[Task statement]
Each line containing the word "zebra" must be copied from the material below.

□ □ □ □ □

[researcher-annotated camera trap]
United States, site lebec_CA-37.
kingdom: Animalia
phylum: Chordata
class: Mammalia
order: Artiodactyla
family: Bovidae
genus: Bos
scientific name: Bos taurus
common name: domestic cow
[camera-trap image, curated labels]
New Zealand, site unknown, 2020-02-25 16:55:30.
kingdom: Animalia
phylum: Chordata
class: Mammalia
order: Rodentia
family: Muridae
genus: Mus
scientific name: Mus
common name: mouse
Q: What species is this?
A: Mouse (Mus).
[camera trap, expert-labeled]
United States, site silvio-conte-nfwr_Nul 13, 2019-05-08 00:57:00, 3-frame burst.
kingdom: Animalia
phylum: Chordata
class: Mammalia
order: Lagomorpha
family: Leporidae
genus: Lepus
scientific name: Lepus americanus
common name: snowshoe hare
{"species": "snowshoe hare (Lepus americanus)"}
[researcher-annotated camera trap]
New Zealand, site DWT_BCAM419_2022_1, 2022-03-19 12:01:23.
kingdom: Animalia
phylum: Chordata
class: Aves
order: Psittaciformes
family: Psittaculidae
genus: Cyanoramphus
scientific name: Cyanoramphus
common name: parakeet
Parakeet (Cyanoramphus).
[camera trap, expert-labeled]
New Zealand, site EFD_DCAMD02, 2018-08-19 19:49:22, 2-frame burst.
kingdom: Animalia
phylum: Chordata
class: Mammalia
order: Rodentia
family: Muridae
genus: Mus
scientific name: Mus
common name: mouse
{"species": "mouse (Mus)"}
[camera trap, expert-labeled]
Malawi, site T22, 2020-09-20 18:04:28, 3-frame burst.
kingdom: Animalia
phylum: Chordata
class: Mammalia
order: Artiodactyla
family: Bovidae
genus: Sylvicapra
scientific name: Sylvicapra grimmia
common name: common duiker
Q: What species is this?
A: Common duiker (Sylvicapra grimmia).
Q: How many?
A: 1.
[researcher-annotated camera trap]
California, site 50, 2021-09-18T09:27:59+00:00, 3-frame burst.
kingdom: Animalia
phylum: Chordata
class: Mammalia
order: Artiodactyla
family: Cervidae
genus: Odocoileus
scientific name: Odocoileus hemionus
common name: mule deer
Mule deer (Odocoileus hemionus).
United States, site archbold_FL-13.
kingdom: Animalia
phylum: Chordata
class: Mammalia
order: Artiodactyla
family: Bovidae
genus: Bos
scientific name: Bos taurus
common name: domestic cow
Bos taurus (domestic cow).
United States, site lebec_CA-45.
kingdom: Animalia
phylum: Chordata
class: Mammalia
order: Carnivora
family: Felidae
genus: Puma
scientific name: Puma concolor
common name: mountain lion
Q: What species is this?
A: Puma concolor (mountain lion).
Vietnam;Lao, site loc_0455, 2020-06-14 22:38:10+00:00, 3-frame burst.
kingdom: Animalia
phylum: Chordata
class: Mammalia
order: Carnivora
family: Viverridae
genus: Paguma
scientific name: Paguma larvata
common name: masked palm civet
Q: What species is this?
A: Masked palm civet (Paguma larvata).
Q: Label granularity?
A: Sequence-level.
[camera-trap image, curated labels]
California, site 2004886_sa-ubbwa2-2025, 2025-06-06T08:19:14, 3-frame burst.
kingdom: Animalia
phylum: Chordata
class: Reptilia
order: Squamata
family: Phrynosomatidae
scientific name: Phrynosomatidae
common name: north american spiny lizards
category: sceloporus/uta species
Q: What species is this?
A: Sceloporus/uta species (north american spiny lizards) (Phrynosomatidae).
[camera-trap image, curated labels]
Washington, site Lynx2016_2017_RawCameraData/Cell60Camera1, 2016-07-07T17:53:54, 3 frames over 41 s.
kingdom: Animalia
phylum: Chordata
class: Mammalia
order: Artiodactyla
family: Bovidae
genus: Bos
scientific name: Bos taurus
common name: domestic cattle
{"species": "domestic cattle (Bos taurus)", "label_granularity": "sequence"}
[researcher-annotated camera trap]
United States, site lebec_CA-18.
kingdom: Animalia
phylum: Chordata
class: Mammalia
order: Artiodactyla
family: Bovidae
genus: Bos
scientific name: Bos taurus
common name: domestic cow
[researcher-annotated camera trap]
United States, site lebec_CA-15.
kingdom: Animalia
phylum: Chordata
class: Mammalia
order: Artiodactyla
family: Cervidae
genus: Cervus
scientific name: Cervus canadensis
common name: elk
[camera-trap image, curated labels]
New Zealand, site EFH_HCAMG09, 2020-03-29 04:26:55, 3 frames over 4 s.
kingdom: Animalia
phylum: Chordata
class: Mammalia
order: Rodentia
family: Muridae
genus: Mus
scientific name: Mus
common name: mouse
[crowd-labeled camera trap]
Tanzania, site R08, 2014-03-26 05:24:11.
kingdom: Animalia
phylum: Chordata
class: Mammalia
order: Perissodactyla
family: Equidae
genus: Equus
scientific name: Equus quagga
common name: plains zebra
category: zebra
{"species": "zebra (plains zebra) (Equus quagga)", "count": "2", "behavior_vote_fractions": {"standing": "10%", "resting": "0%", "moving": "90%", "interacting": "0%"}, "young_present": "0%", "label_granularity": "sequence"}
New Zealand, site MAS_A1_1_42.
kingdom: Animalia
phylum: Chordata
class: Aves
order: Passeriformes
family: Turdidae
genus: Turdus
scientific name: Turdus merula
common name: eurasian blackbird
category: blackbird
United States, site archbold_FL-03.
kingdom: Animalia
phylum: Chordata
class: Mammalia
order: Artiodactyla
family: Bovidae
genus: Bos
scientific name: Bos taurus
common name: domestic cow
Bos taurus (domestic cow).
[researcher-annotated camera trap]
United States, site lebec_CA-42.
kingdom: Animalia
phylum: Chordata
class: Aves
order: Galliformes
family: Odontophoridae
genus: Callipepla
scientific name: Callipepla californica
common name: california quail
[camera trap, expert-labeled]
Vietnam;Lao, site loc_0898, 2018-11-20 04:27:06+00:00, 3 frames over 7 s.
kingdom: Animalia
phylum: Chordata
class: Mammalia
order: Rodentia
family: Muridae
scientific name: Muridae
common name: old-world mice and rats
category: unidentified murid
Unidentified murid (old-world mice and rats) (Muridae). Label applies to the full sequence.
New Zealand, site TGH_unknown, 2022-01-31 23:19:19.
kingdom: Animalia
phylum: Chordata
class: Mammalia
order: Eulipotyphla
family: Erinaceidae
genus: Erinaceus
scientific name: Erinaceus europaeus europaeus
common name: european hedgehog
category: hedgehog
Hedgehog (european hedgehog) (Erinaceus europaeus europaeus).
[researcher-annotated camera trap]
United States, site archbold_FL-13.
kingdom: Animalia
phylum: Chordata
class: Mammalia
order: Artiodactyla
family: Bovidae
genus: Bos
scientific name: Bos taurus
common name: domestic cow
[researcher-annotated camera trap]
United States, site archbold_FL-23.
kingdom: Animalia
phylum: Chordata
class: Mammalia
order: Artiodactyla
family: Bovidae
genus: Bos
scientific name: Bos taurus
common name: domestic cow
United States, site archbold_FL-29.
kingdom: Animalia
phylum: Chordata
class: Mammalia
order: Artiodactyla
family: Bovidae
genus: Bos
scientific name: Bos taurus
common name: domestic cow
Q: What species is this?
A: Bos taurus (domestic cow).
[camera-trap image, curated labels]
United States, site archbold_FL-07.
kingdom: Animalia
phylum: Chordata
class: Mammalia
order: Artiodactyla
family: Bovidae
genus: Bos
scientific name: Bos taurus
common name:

□ □ □ □ □

[The completed task]
common name: plains zebra
category: zebra
{"species": "zebra (plains zebra) (Equus quagga)", "count": "2", "behavior_vote_fractions": {"standing": "10%", "resting": "0%", "moving": "90%", "interacting": "0%"}, "young_present": "0%", "label_granularity": "sequence"}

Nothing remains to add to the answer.